I don't believe that I've ever read The Economist before. Its title is enough to put me off completely! However, I couldn't ignore the "How to Save Myanmar" splashed across the cover of the July 23 edition, and I was having a reading material frenzy anyway.
Of course, the article didn't quite offer the solution it proclaimed. But it did have a good overview of the current situation in Burma - one which I'm starting to get the hang of, if that is at all possible. To quote, "It cheerfully exports drugs, refugees and disease to its neighbours and beyond." Since this edition, the situation has been complicated further by the sentencing of the deposed head-of-intelligence-forces Khin Nyunt to 44 years in house arrest for "corruption".
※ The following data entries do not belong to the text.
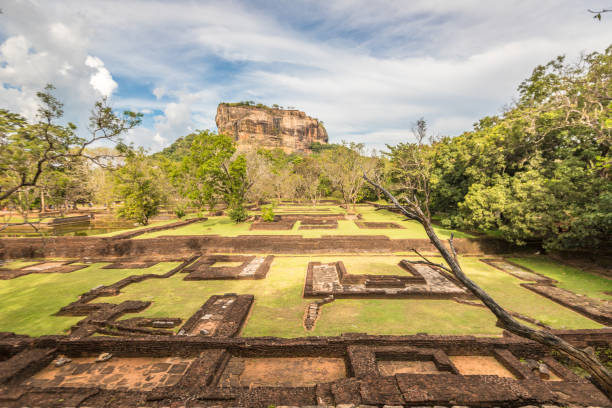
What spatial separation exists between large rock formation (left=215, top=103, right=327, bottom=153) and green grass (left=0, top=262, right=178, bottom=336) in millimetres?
84559

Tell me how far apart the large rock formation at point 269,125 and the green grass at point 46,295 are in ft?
277

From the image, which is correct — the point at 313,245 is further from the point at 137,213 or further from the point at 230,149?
the point at 137,213

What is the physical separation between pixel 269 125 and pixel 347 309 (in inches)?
3930

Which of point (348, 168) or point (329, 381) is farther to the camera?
point (348, 168)

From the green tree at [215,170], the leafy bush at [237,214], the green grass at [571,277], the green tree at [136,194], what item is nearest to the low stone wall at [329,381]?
the green grass at [571,277]

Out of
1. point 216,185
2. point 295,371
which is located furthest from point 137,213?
point 295,371

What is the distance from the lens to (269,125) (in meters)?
99.3

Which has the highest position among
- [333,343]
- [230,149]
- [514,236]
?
[230,149]

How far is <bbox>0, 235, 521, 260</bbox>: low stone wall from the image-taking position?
1152 centimetres

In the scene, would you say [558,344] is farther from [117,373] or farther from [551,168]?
[551,168]

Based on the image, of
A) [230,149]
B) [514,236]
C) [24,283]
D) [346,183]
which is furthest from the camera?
[346,183]

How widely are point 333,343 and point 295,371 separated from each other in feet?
2.95

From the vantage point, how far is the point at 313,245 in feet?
40.8

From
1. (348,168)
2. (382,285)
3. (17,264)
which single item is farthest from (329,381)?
(348,168)
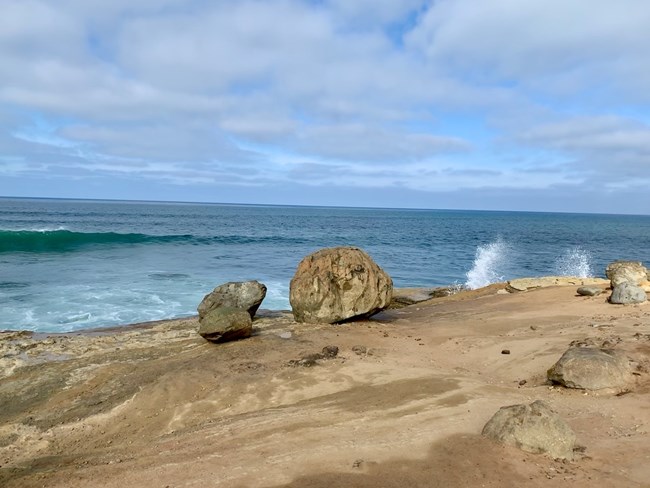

Prior to coming here, I knew of Aung San Suu Kyi (but not how to pronounce her name - go on, give it a go!) and had heard of SLORC, the military junta - now jauntily renamed the State Peace and Development Council. There's so many convolutions it makes South American politics look simple. So for anyone who might be trying to keep up (and I know that's perhaps two people reading this, but still), grab a copy of the magazine!
1 comment:
The reality check with global journals like The Economist is to read coverage of your home country and see how well it squares with your own understanding of the story from the domestic media - and, sometimes things come out more than a little strange.
Recently, for instance, there was an article reporting on the gangland murders over the past few years in Melbourne, making the place out to be somewhere where drug wars ruled the streets; as somebody living close to where several of the murders were carried out, if I hadn't heard about it in the media I'd never had known there was anything going on.